Task goal: Only the lines from the one containing "BADLANDS HOUSE BAND" through the end of the entries are to be copied, exactly and without pictures, please.

[Captioned web images]
▬▬▬

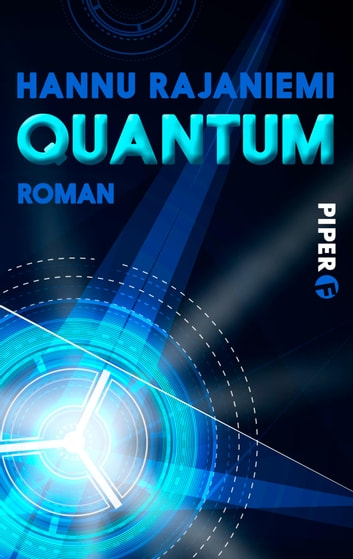 Quantum - Roman (Quantum, Band 1) ebook by Hannu Rajaniemi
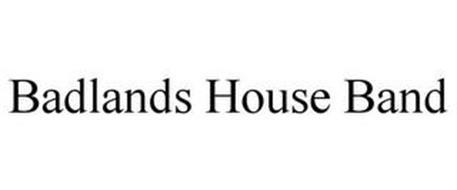 BADLANDS HOUSE BAND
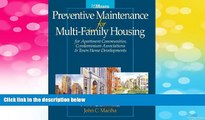 Must Have  Preventative Maintenance for Multi-Family Housing: For Apartment Communities,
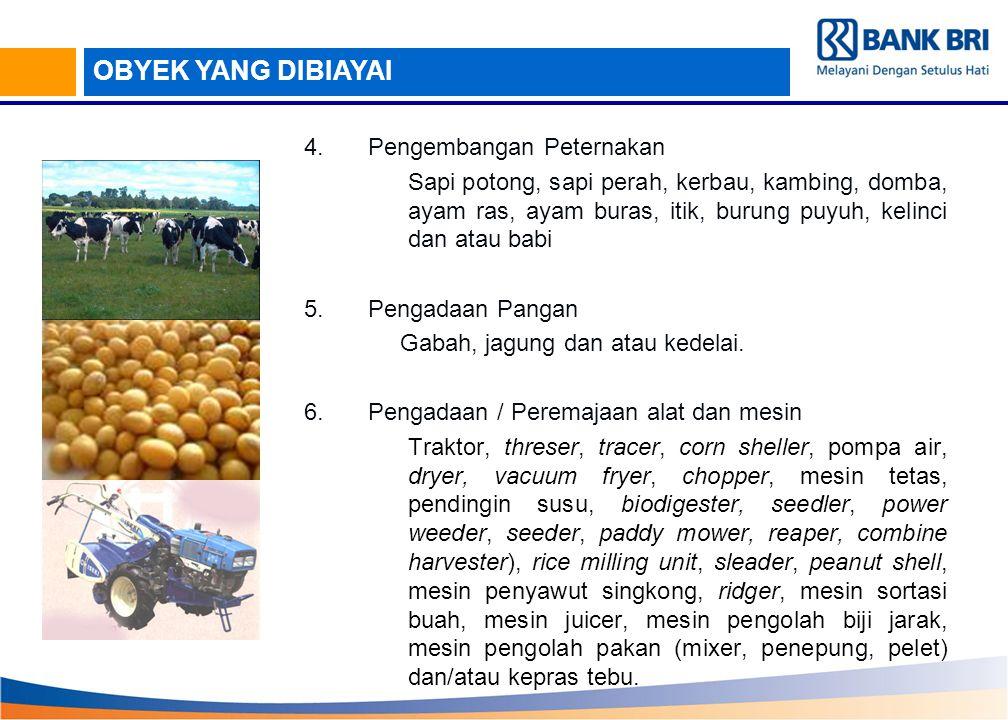 4.Pengembangan Peternakan Sapi potong, sapi perah, kerbau, kambing, domba, ayam ras, ayam buras, itik, burung puyuh, kelinci dan atau babi 5.Pengadaan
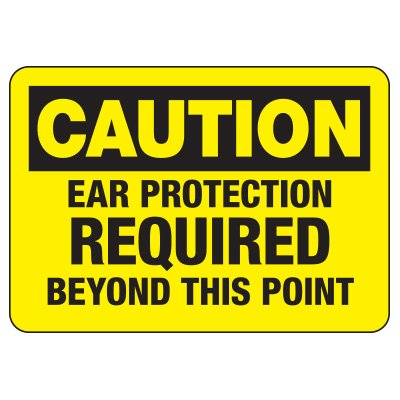 Caution Ear Protection Required Sign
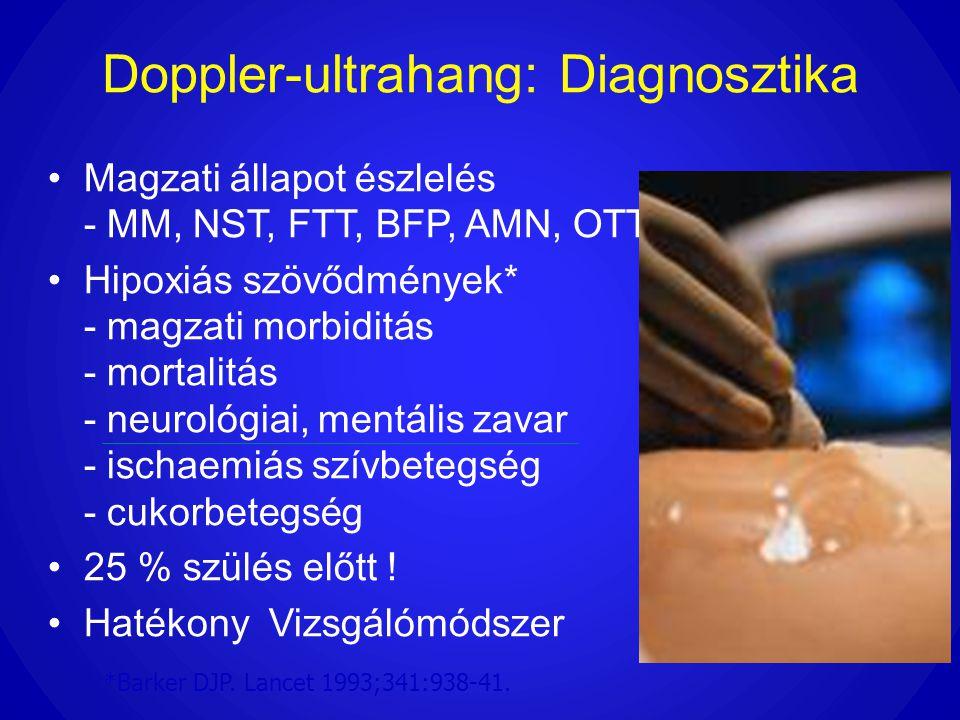 Doppler-ultrahang: Diagnosztika •Magzati állapot észlelés - MM, NST, FTT, BFP, AMN, OTT •Hipoxiás szövődmények* - magzati morbiditás - mortalitás - ne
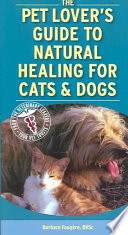 """Pet Lover's Guide to Natural Healing for Cats and Dogs"" by Barbara Fougere"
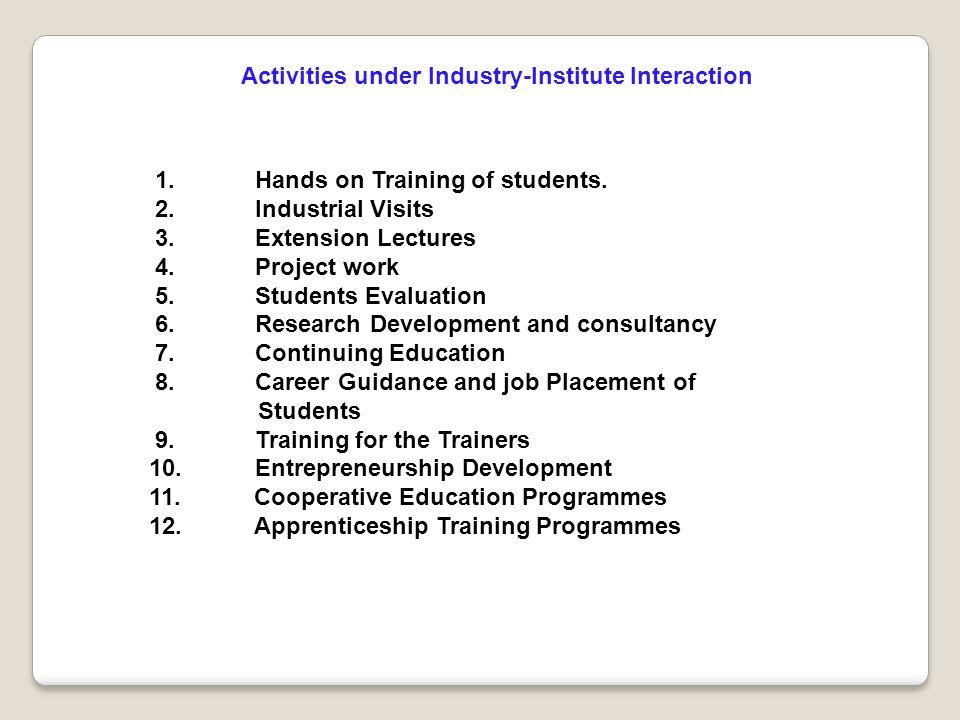 Activities under Industry-Institute Interaction 1.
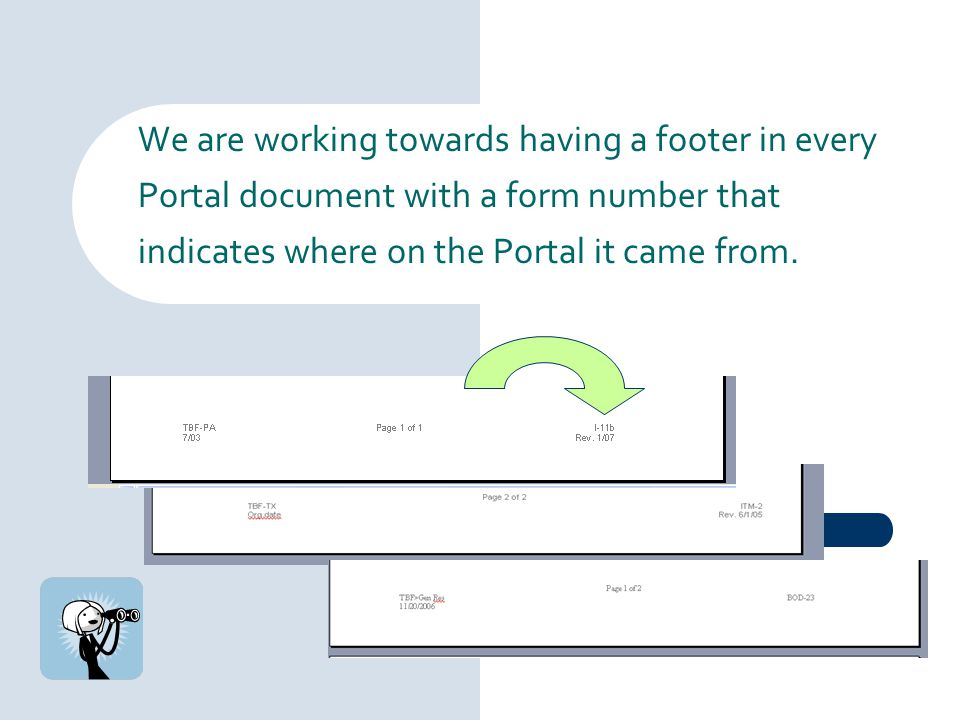 We are working towards having a footer in every Portal document with a form number that indicates where on the Portal it came from.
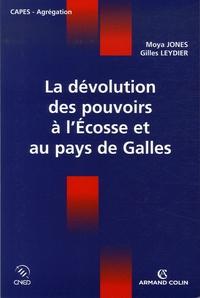 Moya Jones et Gilles Leydier - La dévolution des pouvoirs à l'Ecosse et au pays de Galles.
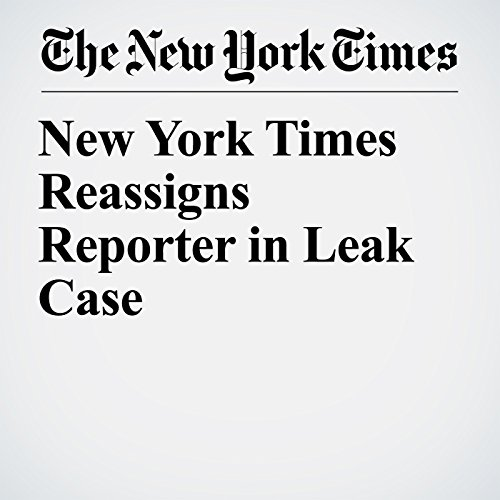 New York Times Reassigns Reporter in Leak Case copertina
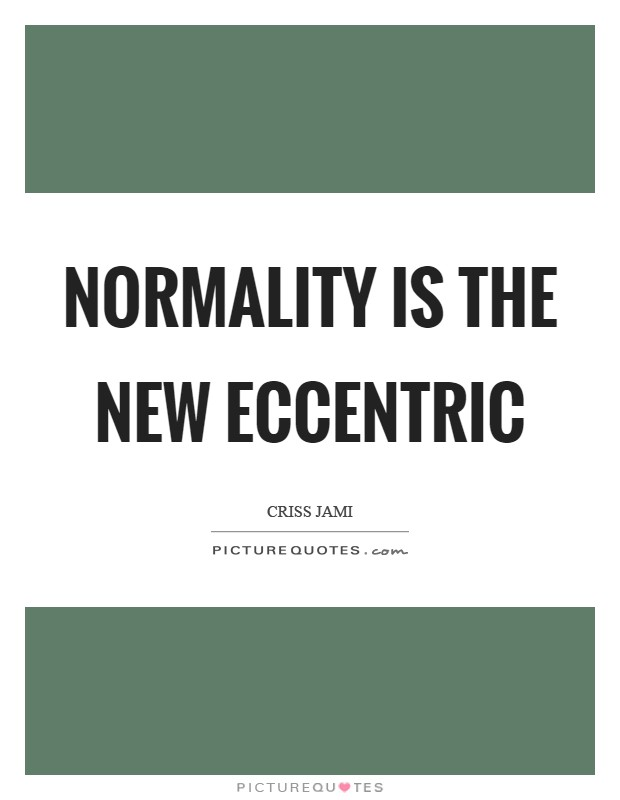 Normality is the new eccentric Picture Quote #1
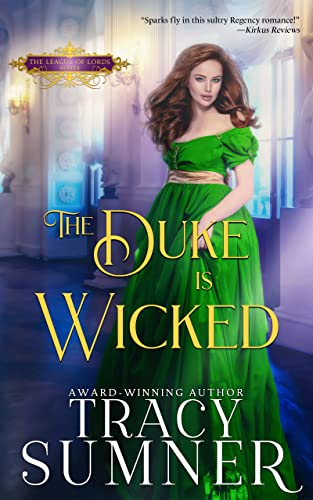 The Duke is Wicked (League of Lords Book 3) Tracy Sumner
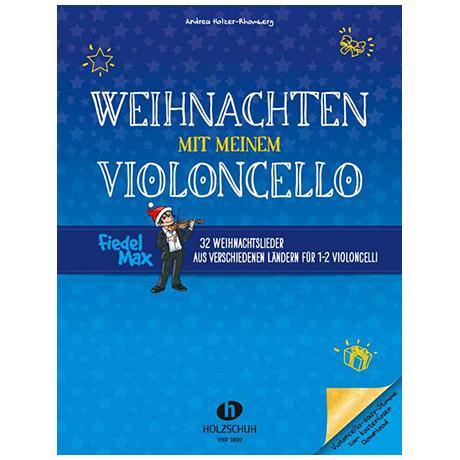 Holzer-Rhomberg, A.: Weihnachten mit meinem Violoncello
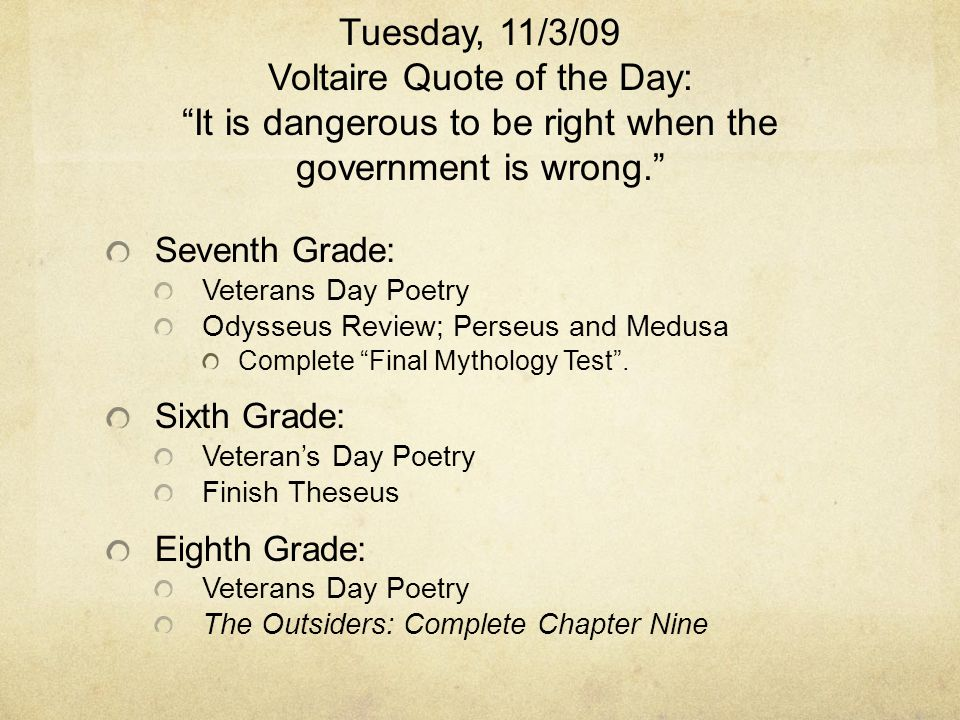 Tuesday, 11/3/09 Voltaire Quote of the Day: It is dangerous to be right when the government is wrong. Seventh Grade: Veterans Day Poetry Odysseus Review; Perseus and Medusa Complete Final Mythology Test .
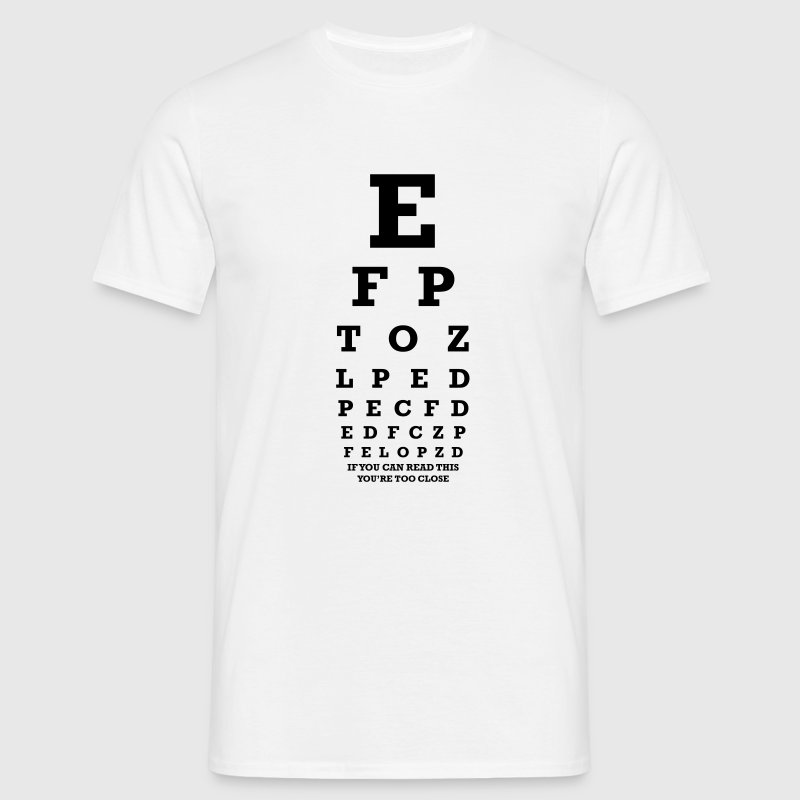If you can read this you're too close Tee shirts - T-shirt Homme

▬▬▬

Solution for this exercise:
 BADLANDS HOUSE BAND
 Must Have  Preventative Maintenance for Multi-Family Housing: For Apartment Communities,
 4.Pengembangan Peternakan Sapi potong, sapi perah, kerbau, kambing, domba, ayam ras, ayam buras, itik, burung puyuh, kelinci dan atau babi 5.Pengadaan
 Caution Ear Protection Required Sign
 Doppler-ultrahang: Diagnosztika •Magzati állapot észlelés - MM, NST, FTT, BFP, AMN, OTT •Hipoxiás szövődmények* - magzati morbiditás - mortalitás - ne
 """Pet Lover's Guide to Natural Healing for Cats and Dogs"" by Barbara Fougere"
 Activities under Industry-Institute Interaction 1.
 We are working towards having a footer in every Portal document with a form number that indicates where on the Portal it came from.
 Moya Jones et Gilles Leydier - La dévolution des pouvoirs à l'Ecosse et au pays de Galles.
 New York Times Reassigns Reporter in Leak Case copertina
 Normality is the new eccentric Picture Quote #1
 The Duke is Wicked (League of Lords Book 3) Tracy Sumner
 Holzer-Rhomberg, A.: Weihnachten mit meinem Violoncello
 Tuesday, 11/3/09 Voltaire Quote of the Day: It is dangerous to be right when the government is wrong. Seventh Grade: Veterans Day Poetry Odysseus Review; Perseus and Medusa Complete Final Mythology Test .
If you can read this you're too close Tee shirts - T-shirt Homme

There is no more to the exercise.